В это время организовались товарищеские суды. Не задумываясь, я предложил парторганизации дома свои услуги и с тех пор по сей день работаю председателем. Работаю много, хлопотно и утомительно вечерами после дневной нагрузки и всё-таки не жалею об этом: я живу с людьми и хочу побольше знать о них, живу в стране, которую люблю и о которой тоже должен иметь ясное представление. Товарищеский суд позволил мне заглянуть, как Хромому Чёрту у Лесажа, в запертые комнаты дома, где со мной вместе живёт около восьми тысяч человек.
Я увидел отвратительную картину разложения, порождённого непротивлением злу, упорным стремлением властей быть гуманными только к преступникам и только за счёт честных граждан, я увидел беспомощность мирных людей, наглость нарушителей и угнетателей и политику власти, которая насаждает безобразия своим упорным невмешательством.
Я спросил у начальника милиции, сидя у него в кабинете, без свидетелей:
— Милиция и суд в параличе. Они косвенно помогают всякой сволочи своим потворством. Скажите, товарищ начальник, в чём дело? Вы получаете сверху указания помогать нарушителям?
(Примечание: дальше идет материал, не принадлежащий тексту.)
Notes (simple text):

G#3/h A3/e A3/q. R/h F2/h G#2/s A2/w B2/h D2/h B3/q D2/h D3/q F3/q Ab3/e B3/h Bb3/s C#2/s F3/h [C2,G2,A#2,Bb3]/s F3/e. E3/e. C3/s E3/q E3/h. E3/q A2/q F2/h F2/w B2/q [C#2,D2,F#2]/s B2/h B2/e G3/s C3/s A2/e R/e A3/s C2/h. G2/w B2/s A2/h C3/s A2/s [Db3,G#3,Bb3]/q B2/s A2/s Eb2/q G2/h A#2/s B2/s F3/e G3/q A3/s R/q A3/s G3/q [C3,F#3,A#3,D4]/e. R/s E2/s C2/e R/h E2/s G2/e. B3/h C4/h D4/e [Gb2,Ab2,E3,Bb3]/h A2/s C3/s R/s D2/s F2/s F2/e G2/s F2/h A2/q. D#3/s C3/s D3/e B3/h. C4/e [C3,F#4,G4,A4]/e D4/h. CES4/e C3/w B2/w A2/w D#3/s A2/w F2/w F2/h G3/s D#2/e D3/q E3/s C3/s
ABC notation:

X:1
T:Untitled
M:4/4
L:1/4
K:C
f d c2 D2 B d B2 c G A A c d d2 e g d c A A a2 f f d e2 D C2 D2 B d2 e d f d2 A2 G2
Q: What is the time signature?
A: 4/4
Или боитесь хулиганов? Или берёте взятки? Или, наконец, просто спите и желаете получать деньги, не работая?
Капитан опустил голову и ничего не ответил. На груди у него пестрели ленточки фронтовых орденов.
Потом я узнал, что все отделения милиции и все районы города соревнуются между собой — у кого меньше задержаний, протоколов и наказаний: это должно показать, что в Советском Союзе вступающий в коммунизм человек уже переделан новыми формами жизни в противоположность Америке, где количество преступлений растёт. Если при
Сталине существование советского человека становилось нестерпимым вследствие соревнования властей в жестокости, то оно при Хрущёве стало нестерпимым вследствие соревнования в пассивности, в невмешательстве. Каждый милиционер, задержавший нарушителя, оказывался врагом своему начальнику и товарищам: ведь он завышает отчётность и снижает премии!